EXERCISE INSTRUCTIONS
Reproduce every line of the listing below verbatim, changing nothing.

(Stored items)
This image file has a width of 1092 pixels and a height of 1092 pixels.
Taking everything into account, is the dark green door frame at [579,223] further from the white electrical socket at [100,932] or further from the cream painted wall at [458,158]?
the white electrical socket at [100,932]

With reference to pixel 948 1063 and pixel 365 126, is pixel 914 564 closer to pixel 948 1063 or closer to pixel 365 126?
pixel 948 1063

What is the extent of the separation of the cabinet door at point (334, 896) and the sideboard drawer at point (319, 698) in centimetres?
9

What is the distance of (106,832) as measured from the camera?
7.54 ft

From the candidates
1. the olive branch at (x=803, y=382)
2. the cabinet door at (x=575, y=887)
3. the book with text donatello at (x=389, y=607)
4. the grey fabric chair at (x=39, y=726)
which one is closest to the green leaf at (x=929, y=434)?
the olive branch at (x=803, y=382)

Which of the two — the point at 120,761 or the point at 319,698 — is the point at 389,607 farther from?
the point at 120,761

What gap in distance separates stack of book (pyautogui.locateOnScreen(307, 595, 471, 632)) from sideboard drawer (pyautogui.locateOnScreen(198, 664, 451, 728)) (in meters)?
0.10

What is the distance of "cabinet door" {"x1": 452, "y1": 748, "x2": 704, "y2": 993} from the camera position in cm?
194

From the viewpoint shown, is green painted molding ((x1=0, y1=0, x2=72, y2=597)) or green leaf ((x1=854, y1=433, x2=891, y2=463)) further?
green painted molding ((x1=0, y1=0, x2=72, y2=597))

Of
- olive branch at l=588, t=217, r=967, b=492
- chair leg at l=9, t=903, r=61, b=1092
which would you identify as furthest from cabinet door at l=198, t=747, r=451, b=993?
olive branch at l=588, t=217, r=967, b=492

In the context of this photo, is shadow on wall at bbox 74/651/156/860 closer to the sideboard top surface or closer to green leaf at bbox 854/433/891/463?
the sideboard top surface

THE ANSWER
This image file has a width of 1092 pixels and a height of 1092 pixels.
Taking everything into account, is the dark green door frame at [579,223] further from the white electrical socket at [100,932] or further from the cream painted wall at [458,158]?
the white electrical socket at [100,932]

With reference to pixel 948 1063 and pixel 365 126, is pixel 914 564 closer to pixel 948 1063 or closer to pixel 365 126?
pixel 948 1063

What is the extent of the separation of the cabinet door at point (334, 896) and the sideboard drawer at point (319, 698) in centimetres?
9

What is the distance of (106,832) as measured from the camera?
7.54 ft

From the candidates
1. the olive branch at (x=803, y=382)
2. the cabinet door at (x=575, y=887)
3. the book with text donatello at (x=389, y=607)
4. the grey fabric chair at (x=39, y=726)
which one is closest to the green leaf at (x=929, y=434)?
the olive branch at (x=803, y=382)

Which of the two — the point at 120,761 or the point at 319,698 — is the point at 389,607 farther from?
the point at 120,761

What gap in distance separates stack of book (pyautogui.locateOnScreen(307, 595, 471, 632)) from sideboard drawer (pyautogui.locateOnScreen(198, 664, 451, 728)) (in meters)?
0.10

What is the distance of "cabinet door" {"x1": 452, "y1": 748, "x2": 704, "y2": 993} from the camera position in cm?
194

From the viewpoint shown, is green painted molding ((x1=0, y1=0, x2=72, y2=597)) or green leaf ((x1=854, y1=433, x2=891, y2=463)) further?
green painted molding ((x1=0, y1=0, x2=72, y2=597))

Of
- olive branch at l=588, t=217, r=967, b=492
- chair leg at l=9, t=903, r=61, b=1092
which would you identify as furthest from cabinet door at l=198, t=747, r=451, b=993?
olive branch at l=588, t=217, r=967, b=492

In the context of this photo, is shadow on wall at bbox 74/651/156/860 closer to the sideboard top surface or closer to green leaf at bbox 854/433/891/463?
the sideboard top surface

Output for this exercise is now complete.